Posted June. 13, 2026 09:28,   

Updated June. 13, 2026 09:28


韓国サッカーは、歴代ワールドカップ(W杯)で挙げた8勝のうち半分に当たる4勝を逆転勝利で飾った。世界から愛されるKドラマさながらみ、韓国は2026年北中米W杯初戦でも、また一つの逆転劇を演じた。韓国は12日、メキシコ・グアダラハラのグアダラハラ・スタジアムで行われたチェコとの1次リーグ第1戦で、先制点を許しながらも2-1で逆転勝ちした。

「野戦司令官」黄仁範(ファン・インボム、フェイエノールト)と、逆転勝利を守り抜いた「守護神」金承奎(キム・スンギュ、FC東京)なしには成し得ない結果だった。黄仁範は韓国が0-1で追う後半22分、同点ゴールを決めた。ペナルティーボックス内で守備の間を縫って李康仁(イ・ガンイン、パリ・サンジェルマン)からのパスを受けた黄仁範は、相手のタイミングを外す個人技でDFとGKをかわした後、ループシュートでネットを揺らした。後半35分には右サイドから低いクロスを上げ、呉賢揆(オ・ヒョンギュ、ベシクタシュ)の逆転決勝ゴールもアシストした。

試合前まで代表戦73試合に出場して6得点を記録していた黄仁範が、W杯本大会で得点したのは初めて。黄仁範は「自分はGKとの1対1のチャンスをよく迎える選手ではないが、スペースが見えたので入っていった」とし、「康仁が本当に良いパスを出してくれた。角度がないと判断し、すぐにシュートを打つよりスペースを作ろうと一度切り返したが、幸い相手が引っかかってくれた」と話した。

黄仁範は2022年カタールW杯から韓国中盤の中心MFとして活躍している。

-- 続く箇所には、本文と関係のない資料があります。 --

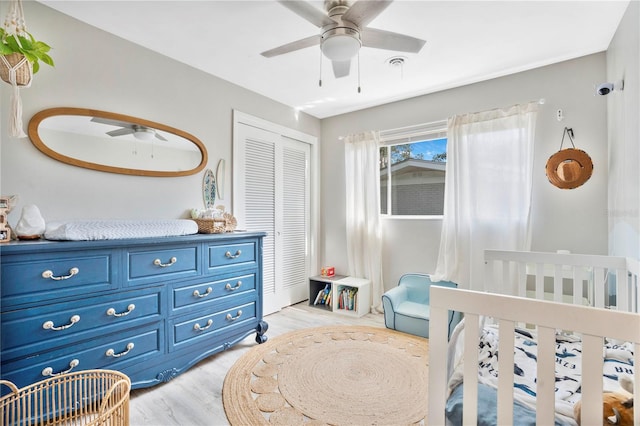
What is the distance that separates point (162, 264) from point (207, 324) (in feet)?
1.93

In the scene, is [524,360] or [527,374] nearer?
[527,374]

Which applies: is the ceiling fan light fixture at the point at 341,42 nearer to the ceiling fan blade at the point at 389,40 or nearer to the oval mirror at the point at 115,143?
the ceiling fan blade at the point at 389,40

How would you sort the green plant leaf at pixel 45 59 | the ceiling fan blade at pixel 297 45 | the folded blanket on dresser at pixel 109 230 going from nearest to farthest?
the green plant leaf at pixel 45 59 → the folded blanket on dresser at pixel 109 230 → the ceiling fan blade at pixel 297 45

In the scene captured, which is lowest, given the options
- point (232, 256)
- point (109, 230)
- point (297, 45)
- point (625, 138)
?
point (232, 256)

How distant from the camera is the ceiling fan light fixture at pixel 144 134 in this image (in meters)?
2.39

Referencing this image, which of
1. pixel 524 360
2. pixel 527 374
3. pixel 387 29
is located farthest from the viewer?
pixel 387 29

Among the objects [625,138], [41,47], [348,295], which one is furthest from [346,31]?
[348,295]

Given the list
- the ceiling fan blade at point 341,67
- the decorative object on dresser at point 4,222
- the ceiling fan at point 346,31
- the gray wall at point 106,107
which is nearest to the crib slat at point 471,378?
the ceiling fan at point 346,31

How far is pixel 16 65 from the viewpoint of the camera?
1.47m

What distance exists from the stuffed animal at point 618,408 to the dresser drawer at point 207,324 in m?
2.10

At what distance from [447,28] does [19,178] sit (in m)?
2.95

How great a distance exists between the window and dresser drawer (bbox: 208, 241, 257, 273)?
5.96ft

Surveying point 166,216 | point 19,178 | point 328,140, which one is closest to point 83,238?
point 19,178

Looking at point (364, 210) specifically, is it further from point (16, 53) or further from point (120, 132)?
point (16, 53)
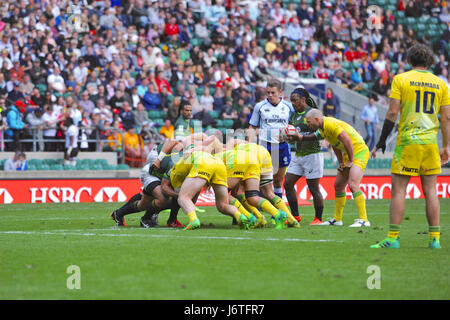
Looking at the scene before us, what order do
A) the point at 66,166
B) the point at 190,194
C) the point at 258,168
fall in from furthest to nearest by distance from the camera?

しかし今年3月、所属クラブの試合中に足首を負傷し、シーズン終了と診断された。W杯出場も保証できない状況だった。それでも代表チームのコーチ陣は黄仁範の早い回復のため、代表トレーナーを投入してリハビリを支援し、黄仁範は万全の状態でピッチに戻ることができた。そして第1戦から大活躍し、期待に応えた。黄仁範は「みんなが一つの気持ちで祝ってくれ、ありがとうという言葉も掛けてくれた」とし、「私自身もチームメートにとても感謝する試合だった。幸せだ」と話した。この日、韓国の全得点に絡んだ黄仁範は、試合公式最優秀選手に当たる「スーペリア・プレーヤー・オブ・ザ・マッチ」に選ばれた。

黄仁範が逆転勝利の足場を作ったとすれば、その勝利を守ったのは「守護神」金承奎(FC東京)だった。趙賢祐(チョ・ヒョンウ)との競争の末、先発の機会をつかんだ金承奎は後半14分に先制点を許したが、その後は相次いで好セーブを見せ、ゴールを堅く守った。試合後、チェコのミロスラフ・コウベク監督が「我々にも得点機はあったが、GKがあれほど近い距離からのシュートをどうやって防いだのか分からない」と舌を巻いたほどだ。

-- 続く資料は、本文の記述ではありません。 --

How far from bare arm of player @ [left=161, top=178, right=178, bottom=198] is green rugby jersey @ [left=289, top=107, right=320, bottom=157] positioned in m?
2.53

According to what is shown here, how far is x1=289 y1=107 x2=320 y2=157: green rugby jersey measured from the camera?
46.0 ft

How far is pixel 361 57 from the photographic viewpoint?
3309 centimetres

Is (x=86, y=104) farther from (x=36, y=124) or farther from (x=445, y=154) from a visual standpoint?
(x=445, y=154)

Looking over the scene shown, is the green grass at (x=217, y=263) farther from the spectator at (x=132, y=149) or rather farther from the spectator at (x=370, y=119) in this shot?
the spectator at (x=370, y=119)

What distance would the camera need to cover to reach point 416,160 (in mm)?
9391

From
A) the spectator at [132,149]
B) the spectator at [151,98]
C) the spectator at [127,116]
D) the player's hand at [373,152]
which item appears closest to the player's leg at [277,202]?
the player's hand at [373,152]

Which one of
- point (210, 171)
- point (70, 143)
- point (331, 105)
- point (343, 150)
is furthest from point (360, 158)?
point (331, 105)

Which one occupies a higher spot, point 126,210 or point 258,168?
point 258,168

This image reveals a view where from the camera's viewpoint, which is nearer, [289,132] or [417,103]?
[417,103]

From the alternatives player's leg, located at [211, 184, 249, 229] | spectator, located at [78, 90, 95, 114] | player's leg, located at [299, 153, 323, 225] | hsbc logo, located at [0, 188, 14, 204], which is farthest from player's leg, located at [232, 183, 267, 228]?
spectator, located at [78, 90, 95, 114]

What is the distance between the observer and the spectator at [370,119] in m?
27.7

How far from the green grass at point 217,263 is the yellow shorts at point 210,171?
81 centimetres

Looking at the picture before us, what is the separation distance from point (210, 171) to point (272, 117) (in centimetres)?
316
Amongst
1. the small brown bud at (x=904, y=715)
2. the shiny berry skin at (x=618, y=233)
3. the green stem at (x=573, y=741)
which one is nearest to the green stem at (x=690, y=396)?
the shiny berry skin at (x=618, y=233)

特に金承奎の好セーブは試合終盤にさらに光った。後半37分、右サイドから入ったロングスローをアダム・フロジェクが左足シュートにつなげたが、金承奎は動物的な感覚で両腕を伸ばして防いだ。後半アディショナルタイムには、ミハル・サディレクのゴール前からの右足シュートまでキャッチし、韓国の勝ち点3を守り抜いた。

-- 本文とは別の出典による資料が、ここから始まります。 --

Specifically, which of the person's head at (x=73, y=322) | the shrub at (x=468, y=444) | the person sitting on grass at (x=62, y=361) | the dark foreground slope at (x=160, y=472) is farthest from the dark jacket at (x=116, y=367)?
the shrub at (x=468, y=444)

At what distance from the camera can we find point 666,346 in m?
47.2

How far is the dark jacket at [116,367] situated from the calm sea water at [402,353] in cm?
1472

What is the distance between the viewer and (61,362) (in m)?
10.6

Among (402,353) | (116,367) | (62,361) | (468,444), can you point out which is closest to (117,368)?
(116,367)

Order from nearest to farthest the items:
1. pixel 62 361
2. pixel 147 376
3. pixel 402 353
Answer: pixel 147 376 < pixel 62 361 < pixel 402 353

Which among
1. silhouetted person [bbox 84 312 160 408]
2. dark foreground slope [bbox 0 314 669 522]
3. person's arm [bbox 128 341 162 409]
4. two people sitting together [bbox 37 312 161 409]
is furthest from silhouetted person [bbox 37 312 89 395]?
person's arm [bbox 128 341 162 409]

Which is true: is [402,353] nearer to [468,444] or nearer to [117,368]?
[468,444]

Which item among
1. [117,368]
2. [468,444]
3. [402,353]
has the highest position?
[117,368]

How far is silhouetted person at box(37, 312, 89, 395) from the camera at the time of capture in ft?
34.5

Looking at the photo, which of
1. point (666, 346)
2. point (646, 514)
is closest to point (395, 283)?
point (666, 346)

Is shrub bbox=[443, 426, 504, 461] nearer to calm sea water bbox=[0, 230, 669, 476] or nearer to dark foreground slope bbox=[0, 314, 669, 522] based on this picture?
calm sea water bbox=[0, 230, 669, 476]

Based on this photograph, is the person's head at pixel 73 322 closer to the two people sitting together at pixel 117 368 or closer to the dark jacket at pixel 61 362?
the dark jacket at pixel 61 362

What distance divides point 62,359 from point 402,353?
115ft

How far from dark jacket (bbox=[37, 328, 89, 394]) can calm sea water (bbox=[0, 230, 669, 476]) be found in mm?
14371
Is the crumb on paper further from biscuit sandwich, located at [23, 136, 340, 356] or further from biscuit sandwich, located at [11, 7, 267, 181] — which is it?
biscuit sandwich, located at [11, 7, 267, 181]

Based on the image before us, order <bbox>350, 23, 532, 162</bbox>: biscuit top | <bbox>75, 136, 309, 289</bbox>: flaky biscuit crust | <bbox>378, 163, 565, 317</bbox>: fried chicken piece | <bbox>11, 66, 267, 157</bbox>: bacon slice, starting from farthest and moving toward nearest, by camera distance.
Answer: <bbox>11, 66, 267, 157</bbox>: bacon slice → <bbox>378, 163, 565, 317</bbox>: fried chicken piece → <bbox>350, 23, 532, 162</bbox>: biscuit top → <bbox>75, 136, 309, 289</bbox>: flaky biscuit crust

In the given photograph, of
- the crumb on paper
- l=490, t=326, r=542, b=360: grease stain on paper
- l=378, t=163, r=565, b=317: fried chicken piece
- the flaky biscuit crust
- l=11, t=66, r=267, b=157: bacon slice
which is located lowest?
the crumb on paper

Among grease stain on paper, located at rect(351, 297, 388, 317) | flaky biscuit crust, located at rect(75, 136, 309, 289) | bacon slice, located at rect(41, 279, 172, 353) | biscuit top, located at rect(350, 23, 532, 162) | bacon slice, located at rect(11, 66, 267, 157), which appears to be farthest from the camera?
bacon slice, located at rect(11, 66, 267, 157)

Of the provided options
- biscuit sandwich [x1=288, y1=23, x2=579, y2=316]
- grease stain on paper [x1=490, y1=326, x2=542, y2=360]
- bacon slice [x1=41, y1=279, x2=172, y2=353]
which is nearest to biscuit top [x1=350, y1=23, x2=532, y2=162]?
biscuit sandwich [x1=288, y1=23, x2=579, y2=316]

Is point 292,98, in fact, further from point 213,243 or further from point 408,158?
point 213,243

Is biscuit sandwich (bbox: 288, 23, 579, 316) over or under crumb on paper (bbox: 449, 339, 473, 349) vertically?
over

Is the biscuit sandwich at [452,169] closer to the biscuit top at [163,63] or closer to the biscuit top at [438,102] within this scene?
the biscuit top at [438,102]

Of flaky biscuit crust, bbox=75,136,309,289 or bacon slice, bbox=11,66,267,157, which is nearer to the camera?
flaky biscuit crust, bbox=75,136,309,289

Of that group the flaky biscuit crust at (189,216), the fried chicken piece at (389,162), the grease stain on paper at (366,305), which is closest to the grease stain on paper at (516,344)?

金承奎は2014年ブラジル、2018年ロシア、2022年カタールに続き、今回の北中米まで4度のW杯の舞台を踏んだベテランだ。しかし、彼にとってもこれまでの時間は平坦ではなかった。2024年だけで2度、右膝前十字靱帯を負傷したためだ。金承奎は「 1年前は、グラウンドに戻れるかどうかさえ分からない時期があった」とし、「けがを乗り越えて先発で出場し、勝利という結果まで得られ、苦しかった時間を報われた気分だ」と話した。

特別な動機もあった。金承奎は4日に生まれた娘と妻に贈り物を届けたいという誓いを現実のものにした。金承奎は「今日、競技場へ向かう前にも娘とビデオ通話をした」とし、「これまでは寝ている姿だけ見ていたが、今日は不思議なことにちゃんと目を開け、目も合わせてくれた。それでさらに力が湧いたようだ」と語った。